An advantage of this design is that it allows the user to combine in a single step one or more, if not all unique MSAs, with as many as required phylogenetic tree files (or hypotheses) to be run, regardless of the models specified (letters ‘s’, ‘w’, ‘b’, ‘c’) (e.g.: ATP6_sbwc1.fas with TWC_w.nwk and with 2WA_b.nwk). To conclude, in order to combine an MSA and a tree, the same model letter must be specified in both input files names. Please see the manual included in LMAP package for more information.

LMAP scheduling of Codeml executions

In this section, we describe how the mmap.pl application was designed to cope with several codeml executions and its relation with the workstation CPU capacity.

At this stage, the input files together with codeml control files are ready for execution in subfolders within a base folder, which we refer to henceforth as directory structure.

The mmap.pl allows the user to run as many codeml tasks as desired. Because the total number of tasks can be very large, most probably surpassing the total number of CPU cores, the application provides the command-line option (CLO) -n to define the maximum tasks to be run. This will define the maximum number of cores utilized (one task per core). When used, a value for this option must be defined, or otherwise the value is automatically estimated. In this case, the application quantifies an approximate number of available CPU cores, which in consequence defines the maximum number of codeml tasks to be run.

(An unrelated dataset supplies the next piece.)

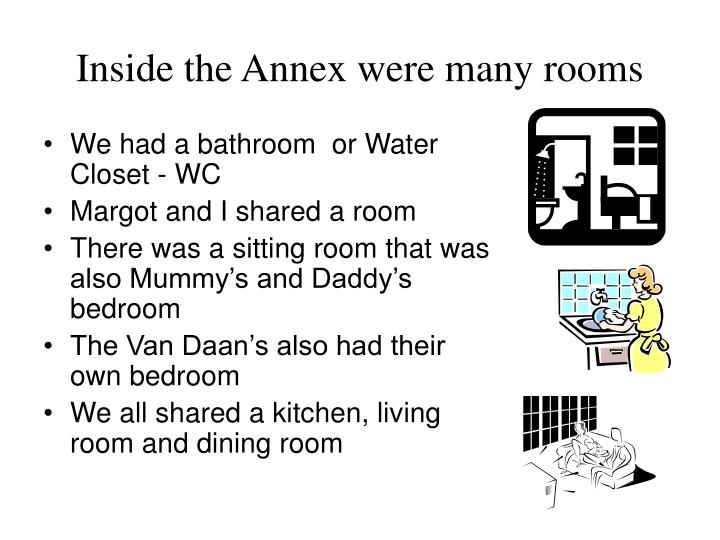 Inside the Annex were many rooms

This is achieved by calculating the difference of total number of cores to the overall CPU load. Under these circumstances, the quantification of available CPUs by the application makes sense, since it maximizes the performance of the whole scheduling.

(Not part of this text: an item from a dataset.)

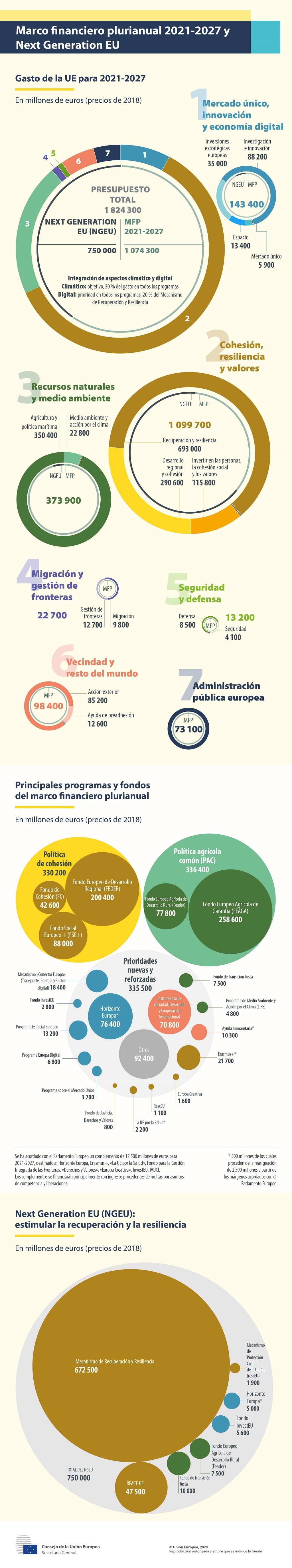 Instrumentos financieros para una economía circular en la UE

It is noteworthy, that the greater the number of CPU cores available, the faster the execution of the mmap.pl application will be. Nevertheless, this is highly dependent on the user’s workstation configuration (CPU, memory, etc.). Please see the Example dataset and benchmarking section for more information.

Results and discussion

LMAP applications and functionalities

The LMAP software package consists of six applications. The first five are independently applied to accomplish one-by-one the system workflow, which should be accomplished in the following order: gmap.pl, cmap.pl, mmap.pl, imap.pl, omap.pl. The sixth and last application, lmap.pl, automatically combines all others and facilitates the workflow in one step (Fig. 1). We describe next the functionality of each application in an orderly fashion and according to several related command-line options.
Fig. 1

LMAP workflow. Flowchart exhibiting the lmap.pl workflow where five LMAP applications are sequentially combined to gather results from each codeml execution prepared and executed in the directory structure

The gmap.pl provides two functions: (i) generation of the directory structure and (ii) editing and/or labeling of phylogenetic trees. In the first, codeml input files are organized based on input datasets, CLOs and user definitions (Additional file 2: Figure S1). The option -m, enables the selection of which codeml models to run (letters ‘s’, ‘w’, ‘b’, ‘c’), hereby selecting the input files which have the same indication (see ImplementationLMAP choice of selection models and input files). Moreover, the options -K and -O aid in specifying k and/or ω values for the same dataset to avoid local optima [50], resulting in multiple executions starting from different initial parameter values. The second gmap.pl function is accessed by specifying the CLO -t, instead of -T and enables an interactive mode (Fig. 2) during which a cladogram character-based layout is displayed with numbers identifying tree nodes. Based on the researcher’s a priori hypotheses, specific branches (PAML label #N) or clades (PAML label $N) of interest may be labeled into foreground or background (Additional file 2: Figure S2), where N is the branch partition number (see PAML documentation for tree labeling and references therein).
Fig. 2

Tree editing interactive screen of gmap.pl. The phylogenetic tree file (from the included dataset) is displayed as a cladogram, allowing the user to make the necessary labeling. This screen shows various information (from left to right), such as the total number of nodes modified or affected, the total number of nodes labeled, the current selected display mode, which enables alternative display of phylogenetic tree information (i.e., bootstraps, branch lengths, both or none) and the cladogram branch length. The interactive commands for labeling and other operations can be consulted through an interactive help menu, by entering the “?” character in this screen or through the command-line option “--help” (as in gmap.pl --help), which will print the help into a specific text file in current directory (see Additional file 2: Figures S1 and S2)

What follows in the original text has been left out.